Author: Catarina Castro (Portugal)
Co-authors: Catarina Castro, João Heitor Marques, Nisa Silva, Ana Carolina Abreu, Maria João Furtado, Miguel Lume
Purpose
To evaluate the degree of agreement for detection of lesions in eyes with diabetic retinopathy (DR) and retinal vein occlusion (RVO) between conventional fundus photography (CFP) and multicolor fundus imaging (MFI).
Setting/Venue
Department of Ophthalmology, Centro Hospitalar Universitário do Porto
Methods
Cross-sectional analysis of consecutive eyes with DR and RVO who underwent CFP (Topcon TRC-50DX® fundus camera) and MFI (Spectralis HRA+OCT Heidelberg Engineering® platform) between January and March 2021. Images were obtained in the same day, after proper pupil dilation. Images in which the details of the optic disc and vascular arcades were not defined were excluded. The following lesions were considered in DR: microaneurysms (MA), microhemorrhages (MH), soft exudates (SE), hard exudates (HE), neovascularization (NV) and laser treatment (LT). In RVO we considered hemorrhages (HR), venous engorgement (VE), venous sheathing (VS) and optociliary shunts (OS). Firstly, an independent and blind analysis of all images was carried out by two experienced medical retina doctors (Observer 1 [O1] and Observer 2 [O2]), and lesions were classified as “present” or “absent”. Then, each observer performed a paired comparison in cases where lesions presented in both imagens of the same eye, to assess if lesions were similarly detected in CFP and MFI. The degree of agreement between observers and between exams was assessed with a Cohen’s Kappa. Cohen’s Kappa values between 0.41 and 0.60 indicate moderate agreement, between 0.61 and 0.80 indicate substantial agreement and from 0.81 to 1.00 indicate almost perfect agreement.
Results
A total of 115 eyes with DR and 33 with RVO were analyzed. Regarding DR, the agreement between CFP and MFI for O1 was almost perfect for MA, MH and NV and substantial for SE, HE and LT. For O2 was almost perfect for MA, MH, NV and HE and substantial for SE and LT. SE were detected more frequently in MFI by both observers (O1: 17.4% vs 11.3%; O2: 17.4% vs 10.4%), as well as LT (O1: 54.8% vs 38.3%; O2: 52.2% vs 35.7%) and HE (O1: 44.3% vs 38.8%; O2: 45.2% vs 40.0%). Regarding RVO, for O1 the agreement was almost perfect for HR, NV, VE and OS and substantial for VS. For O2 was almost perfect for HR, NV, VE and VS and moderate for OS. VS was detected more frequently in MFI by O1 (12.1% vs 6.1%) and OS in CFP by O2 (24.2% vs 12.1%).

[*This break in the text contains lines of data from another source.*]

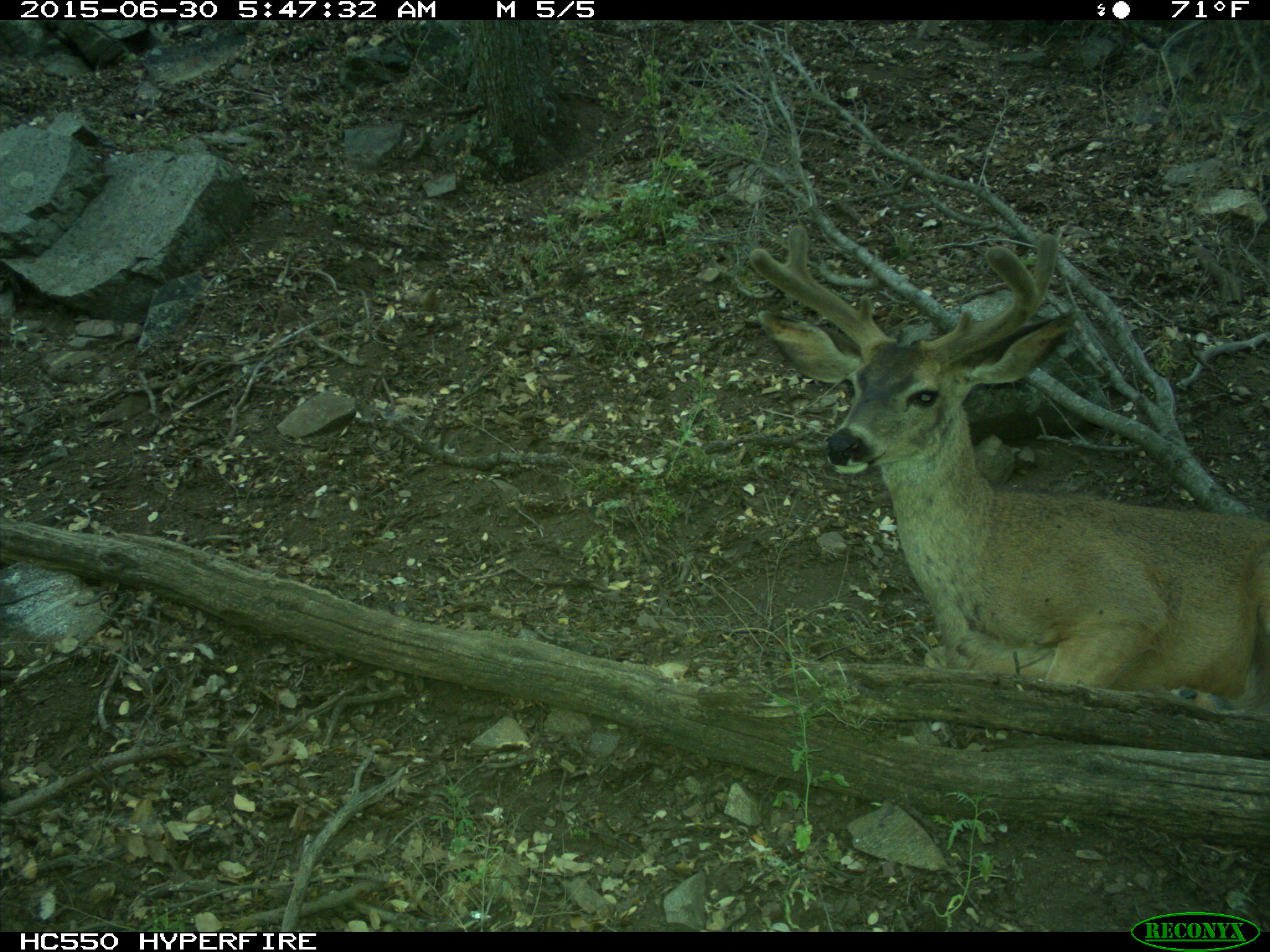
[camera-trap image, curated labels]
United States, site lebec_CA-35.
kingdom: Animalia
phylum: Chordata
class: Mammalia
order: Artiodactyla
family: Cervidae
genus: Odocoileus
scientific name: Odocoileus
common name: deer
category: unidentified deer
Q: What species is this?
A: Unidentified deer (deer) (Odocoileus).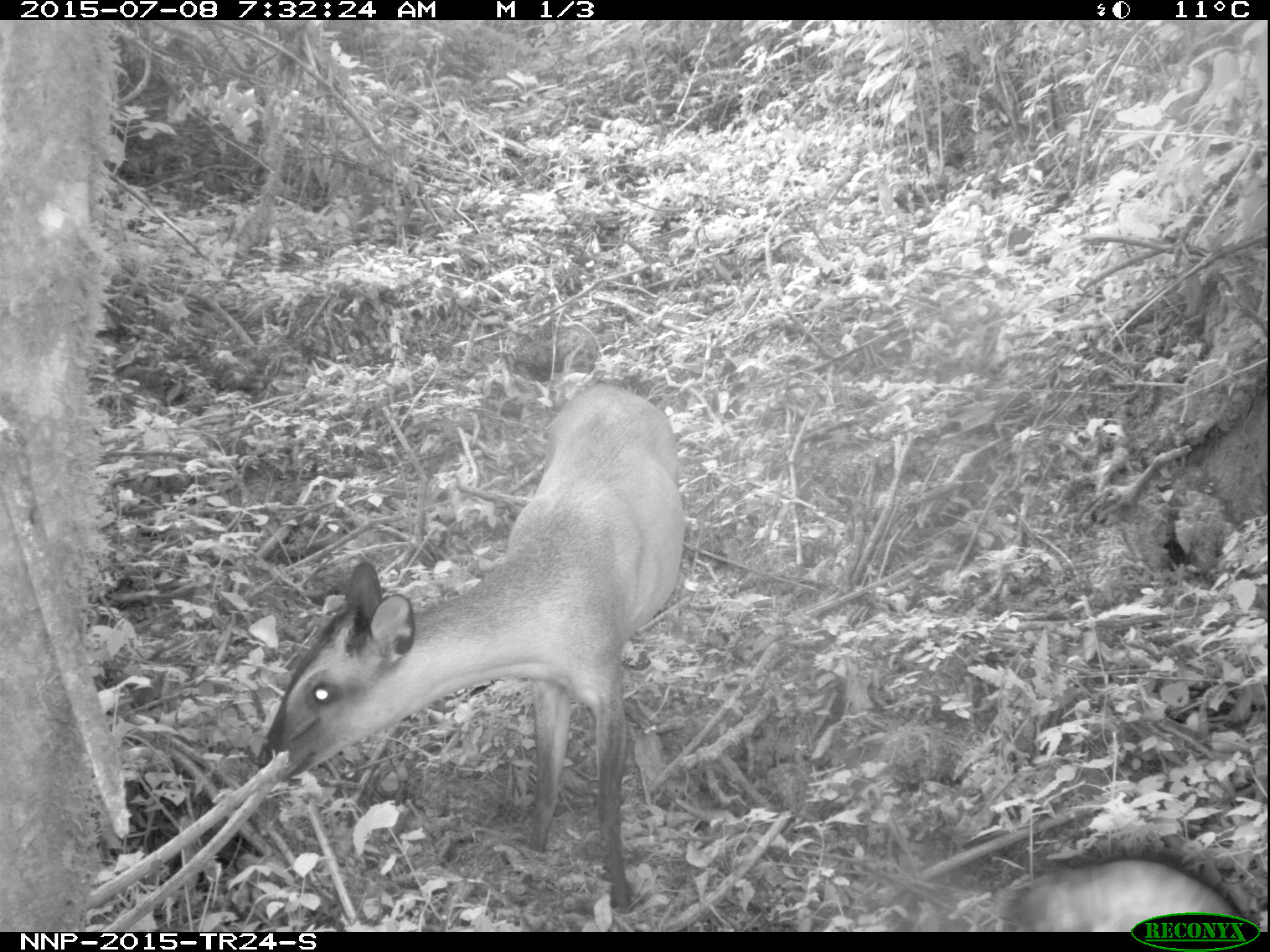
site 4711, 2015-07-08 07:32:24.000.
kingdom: Animalia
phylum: Chordata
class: Mammalia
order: Artiodactyla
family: Bovidae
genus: Cephalophus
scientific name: Cephalophus nigrifrons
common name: black-fronted duiker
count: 1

On paired analysis O2 considered that in 75% of cases VS was easier to identify in MFI and O1 that in 71.4% of cases OS were better identified in CFP. Agreement between observers was substantial to almost perfect for all lesions in both exams except for OS in MFI (moderate).
Conlusions
The agreement of MFI and CFP to detect lesions in DR and RVO was substantial to almost perfect for most lesions. Despite this, MFI seems more appropriate to detect SE and LT in eyes with DR and VS in eyes with RVO and OS seem easier to detect in CFP. The use of both types of fundus imaging may increase the rate of detection of lesions that otherwise might not be noticed.
Financial Disclosure
No financial disclosures regarding any of the authors.